** Start of Source excerpt **

The joys of heritage property lie at the heart of the novel, in particular the gracious mansions of Red Mountain, homes that occupy the fantasy life of many upwardly mobile Birminghamites. For the 60-year-old Maggie Fortenberry, the genteel heroine of the novel, it is the neighbourhood she has always dreamed of living in. Instead, she finds herself selling the dream to others via her successful business, Red Mountain Realty. Maggie appears a chipper and well-liked singleton. A former Miss Alabama, she knows 40 ways to tie a scarf, likes to decorate her notes with smiley faces and has never "cussed" in public. But behind this polished exterior life is unravelling – she has written a suicide note (minus the smiley face) and cancelled all but one of her credit cards.

The trigger for Maggie's depression is the death of her mentor and colleague, Hazel Whisenknott, a 3ft 4in human dynamo who, when asked about her mood, liked to reply: "I'm feeling a little more short-statured than height-challenged today." Also grieving for Hazel are Maggie's co-worker Brenda (who wants to run as the city's first black woman mayor) and Ethel, the firm's octogenarian office manager. It wouldn't be a Flagg novel without a group of tightly-knit – possibly gay – female friends.

It is not only Maggie's colleagues who keep coming between her and her destiny. A piece of prime real estate also blocks her path. When Crestview, the first house to be built on Red Mountain, comes on the market unexpectedly, Maggie finds herself hell-bent on keeping this turreted folly out of the hands of a rival realtor, "Babs the Beast of Birmingham", Hazel's one-time nemesis.

From this point, the narrative starts to resemble Murder She Wrote. A skeleton (dressed in a plaid kilt) is found in a trunk in a Crestview bedroom and a figure from Maggie's past makes a welcome appearance. While Flagg's portrait of Southern sisterhood can feel over-stuffed and over-heated, there is something touching about her plucky, world-weary survivors that has us rooting for them all the way.

** End of Source excerpt **

*Set tasks:*
[1] Indicate whether each statement agrees with the review, answering yes or no and quoting the deciding words: (a) Maggie Fortenberry is 60 years old; (b) Brenda is the firm's office manager; (c) the skeleton is found in a trunk in a Crestview bedroom.
[2] Set down every line of the collected data entries below precisely as they appear, without any change.
The collected data entries that follow bear no relation to the review.

** Start of Provided data **

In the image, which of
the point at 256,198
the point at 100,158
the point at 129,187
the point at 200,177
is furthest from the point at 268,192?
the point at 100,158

** End of Provided data **

*Problem solutions:*
[1]
(a) Yes: "For the 60-year-old Maggie Fortenberry"
(b) No: "Ethel, the firm's octogenarian office manager"
(c) Yes: "A skeleton (dressed in a plaid kilt) is found in a trunk in a Crestview bedroom"

[2]
In the image, which of
the point at 256,198
the point at 100,158
the point at 129,187
the point at 200,177
is furthest from the point at 268,192?
the point at 100,158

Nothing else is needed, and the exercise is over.